▶ [文書抜粋]:
■ ■ ■

CloudflareがAIクローラーを無限生成迷路に閉じ込める「AI Labyrinth」を発表
めちゃくちゃSFみのある話。論理迷路とか昔のサイバーパンクでよくありましたよね。
Cursor / Clineを使う上でもっとも重要なことの一つ: コンテキストウインドウについて
AIツールを使っていて頭を悩ませる大きな問題。結局のところ、一度にまとめて全部やらせようとせず、きちんとテストで検証できる最小単位に分割して一つずつ進めましょう、というめちゃくちゃ真っ当な結論に至るんですよね。
言語モデルの物理学
言語モデルに通底する物理学のような不変法則を見出そう、というコンセプトでの論文解説。すごいボリュームです。自由エネルギー原理のように、知能や思考は自己組織化の法則の一つとして定式化できると私は思っているので、とても面白い。
Text-to-Imageモデルの変遷: DALL·EからStable Diffusionまで
これはよいまとめ。画像生成系はあまり詳しくないので、一覧出来てありがたいです。
AI向け学習データ提供、同意不要に 相手先公表など条件
これは現実的なラインに落とし込まれれば国としてかなり強いカードになるかも。

■ ■ ■

▶ [学習資料]:
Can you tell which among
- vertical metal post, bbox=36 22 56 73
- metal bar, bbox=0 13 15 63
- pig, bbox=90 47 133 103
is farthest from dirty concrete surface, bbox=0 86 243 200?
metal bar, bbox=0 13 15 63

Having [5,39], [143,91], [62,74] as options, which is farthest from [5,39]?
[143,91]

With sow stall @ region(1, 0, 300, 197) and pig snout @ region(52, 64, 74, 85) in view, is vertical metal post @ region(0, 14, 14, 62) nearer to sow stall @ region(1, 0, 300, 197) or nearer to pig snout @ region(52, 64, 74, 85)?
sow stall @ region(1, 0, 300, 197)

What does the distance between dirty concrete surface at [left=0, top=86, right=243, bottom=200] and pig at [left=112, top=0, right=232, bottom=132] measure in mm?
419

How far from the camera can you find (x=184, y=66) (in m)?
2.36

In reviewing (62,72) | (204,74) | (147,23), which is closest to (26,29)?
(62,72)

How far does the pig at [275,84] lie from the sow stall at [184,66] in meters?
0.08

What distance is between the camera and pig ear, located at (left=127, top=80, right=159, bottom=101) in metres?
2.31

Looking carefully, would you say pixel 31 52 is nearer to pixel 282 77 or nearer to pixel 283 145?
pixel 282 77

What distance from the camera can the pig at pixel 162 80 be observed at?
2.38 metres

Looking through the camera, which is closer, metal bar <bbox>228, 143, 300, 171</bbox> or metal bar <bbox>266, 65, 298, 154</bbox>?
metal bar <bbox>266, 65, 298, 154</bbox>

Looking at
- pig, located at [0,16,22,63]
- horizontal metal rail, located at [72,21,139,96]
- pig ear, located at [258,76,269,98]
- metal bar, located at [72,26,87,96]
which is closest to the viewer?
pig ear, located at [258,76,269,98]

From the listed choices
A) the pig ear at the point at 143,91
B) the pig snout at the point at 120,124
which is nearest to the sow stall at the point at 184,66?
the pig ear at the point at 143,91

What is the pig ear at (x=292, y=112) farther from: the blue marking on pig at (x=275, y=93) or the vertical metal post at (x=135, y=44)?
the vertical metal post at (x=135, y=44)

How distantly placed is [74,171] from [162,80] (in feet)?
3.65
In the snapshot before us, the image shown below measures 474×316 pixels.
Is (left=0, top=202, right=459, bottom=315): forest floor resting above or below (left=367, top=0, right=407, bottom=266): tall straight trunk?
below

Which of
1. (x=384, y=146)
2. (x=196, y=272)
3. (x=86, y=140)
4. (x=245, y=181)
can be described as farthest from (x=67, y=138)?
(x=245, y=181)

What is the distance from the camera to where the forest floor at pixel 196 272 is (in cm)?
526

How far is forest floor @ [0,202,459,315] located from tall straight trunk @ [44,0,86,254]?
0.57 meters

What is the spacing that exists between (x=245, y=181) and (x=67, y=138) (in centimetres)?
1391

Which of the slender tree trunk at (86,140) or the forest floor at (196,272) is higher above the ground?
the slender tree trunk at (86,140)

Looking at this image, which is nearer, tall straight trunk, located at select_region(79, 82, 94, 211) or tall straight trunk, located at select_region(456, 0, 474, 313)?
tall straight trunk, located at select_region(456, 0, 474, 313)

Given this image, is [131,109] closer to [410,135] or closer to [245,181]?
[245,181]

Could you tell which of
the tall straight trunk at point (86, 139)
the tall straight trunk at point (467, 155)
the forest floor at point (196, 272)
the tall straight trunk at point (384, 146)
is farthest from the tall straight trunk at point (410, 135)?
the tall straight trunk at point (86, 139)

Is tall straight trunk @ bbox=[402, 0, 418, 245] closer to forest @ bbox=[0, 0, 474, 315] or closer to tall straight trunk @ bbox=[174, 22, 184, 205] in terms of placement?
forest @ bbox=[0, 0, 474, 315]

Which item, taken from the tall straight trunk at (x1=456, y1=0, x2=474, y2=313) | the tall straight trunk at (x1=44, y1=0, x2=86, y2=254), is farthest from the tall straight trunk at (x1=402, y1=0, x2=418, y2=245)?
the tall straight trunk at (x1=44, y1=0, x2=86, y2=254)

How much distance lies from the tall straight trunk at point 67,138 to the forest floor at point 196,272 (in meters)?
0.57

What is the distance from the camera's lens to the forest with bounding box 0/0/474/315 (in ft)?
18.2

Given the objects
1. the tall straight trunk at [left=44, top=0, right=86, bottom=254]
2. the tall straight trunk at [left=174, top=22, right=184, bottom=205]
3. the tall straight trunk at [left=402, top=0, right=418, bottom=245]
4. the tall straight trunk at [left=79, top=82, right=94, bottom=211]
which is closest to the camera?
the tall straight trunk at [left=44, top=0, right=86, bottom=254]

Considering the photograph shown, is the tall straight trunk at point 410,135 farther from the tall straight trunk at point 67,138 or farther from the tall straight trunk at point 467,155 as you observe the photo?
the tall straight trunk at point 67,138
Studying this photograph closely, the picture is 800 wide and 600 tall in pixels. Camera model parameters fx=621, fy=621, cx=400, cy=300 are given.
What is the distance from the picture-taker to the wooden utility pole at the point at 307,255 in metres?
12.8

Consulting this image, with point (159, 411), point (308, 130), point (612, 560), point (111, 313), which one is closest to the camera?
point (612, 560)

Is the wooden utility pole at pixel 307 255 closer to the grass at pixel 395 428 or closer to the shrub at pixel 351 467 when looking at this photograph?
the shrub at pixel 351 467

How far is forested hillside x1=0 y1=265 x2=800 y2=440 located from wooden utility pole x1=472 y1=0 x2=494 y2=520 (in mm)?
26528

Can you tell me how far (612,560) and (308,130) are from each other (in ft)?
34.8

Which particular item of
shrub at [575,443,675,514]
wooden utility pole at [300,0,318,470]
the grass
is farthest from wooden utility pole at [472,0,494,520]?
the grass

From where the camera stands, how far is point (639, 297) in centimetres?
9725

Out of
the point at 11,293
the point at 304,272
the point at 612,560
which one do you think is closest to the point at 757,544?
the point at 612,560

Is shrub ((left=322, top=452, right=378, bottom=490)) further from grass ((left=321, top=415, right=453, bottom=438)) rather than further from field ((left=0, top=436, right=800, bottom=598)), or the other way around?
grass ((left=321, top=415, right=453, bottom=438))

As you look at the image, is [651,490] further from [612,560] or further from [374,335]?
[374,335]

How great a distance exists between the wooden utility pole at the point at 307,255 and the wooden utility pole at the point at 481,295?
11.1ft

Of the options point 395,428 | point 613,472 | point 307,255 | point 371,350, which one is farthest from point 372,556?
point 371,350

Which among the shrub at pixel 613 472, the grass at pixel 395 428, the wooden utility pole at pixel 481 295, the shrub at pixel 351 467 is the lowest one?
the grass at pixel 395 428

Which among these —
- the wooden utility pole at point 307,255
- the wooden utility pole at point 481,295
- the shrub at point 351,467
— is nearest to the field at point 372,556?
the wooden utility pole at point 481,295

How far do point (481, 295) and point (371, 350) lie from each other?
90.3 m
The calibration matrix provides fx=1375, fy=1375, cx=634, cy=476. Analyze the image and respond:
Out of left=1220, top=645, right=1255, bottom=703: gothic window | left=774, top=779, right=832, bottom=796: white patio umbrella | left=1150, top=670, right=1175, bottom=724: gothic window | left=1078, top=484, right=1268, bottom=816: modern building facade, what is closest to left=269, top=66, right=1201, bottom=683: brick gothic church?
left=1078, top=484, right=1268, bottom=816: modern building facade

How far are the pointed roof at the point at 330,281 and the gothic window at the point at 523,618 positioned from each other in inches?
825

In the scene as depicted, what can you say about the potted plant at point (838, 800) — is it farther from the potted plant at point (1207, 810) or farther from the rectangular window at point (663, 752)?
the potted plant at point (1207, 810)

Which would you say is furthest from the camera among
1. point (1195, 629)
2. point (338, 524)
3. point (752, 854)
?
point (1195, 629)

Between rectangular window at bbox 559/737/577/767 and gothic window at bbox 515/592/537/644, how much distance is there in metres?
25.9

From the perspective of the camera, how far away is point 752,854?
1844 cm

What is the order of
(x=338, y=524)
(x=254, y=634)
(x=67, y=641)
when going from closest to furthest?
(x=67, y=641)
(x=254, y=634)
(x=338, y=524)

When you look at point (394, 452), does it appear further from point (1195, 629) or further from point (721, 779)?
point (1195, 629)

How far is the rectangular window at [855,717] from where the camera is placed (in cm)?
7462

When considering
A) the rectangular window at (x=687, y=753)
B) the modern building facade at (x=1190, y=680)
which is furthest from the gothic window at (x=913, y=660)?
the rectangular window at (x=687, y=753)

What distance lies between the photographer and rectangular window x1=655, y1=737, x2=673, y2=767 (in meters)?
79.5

■ ■ ■

▶ [演習課題]:
文書抜粋において、書き手が「言語モデルの物理学」の論文解説を「とても面白い」と評している理由を、本文の記述に基づいて一文から三文で説明してください。

▶ [演習結果]:
書き手は、自由エネルギー原理のように、知能や思考は自己組織化の法則の一つとして定式化できると考えています。そのため、言語モデルに通底する物理学のような不変法則を見出そうというコンセプトの論文解説を、とても面白いと評しています。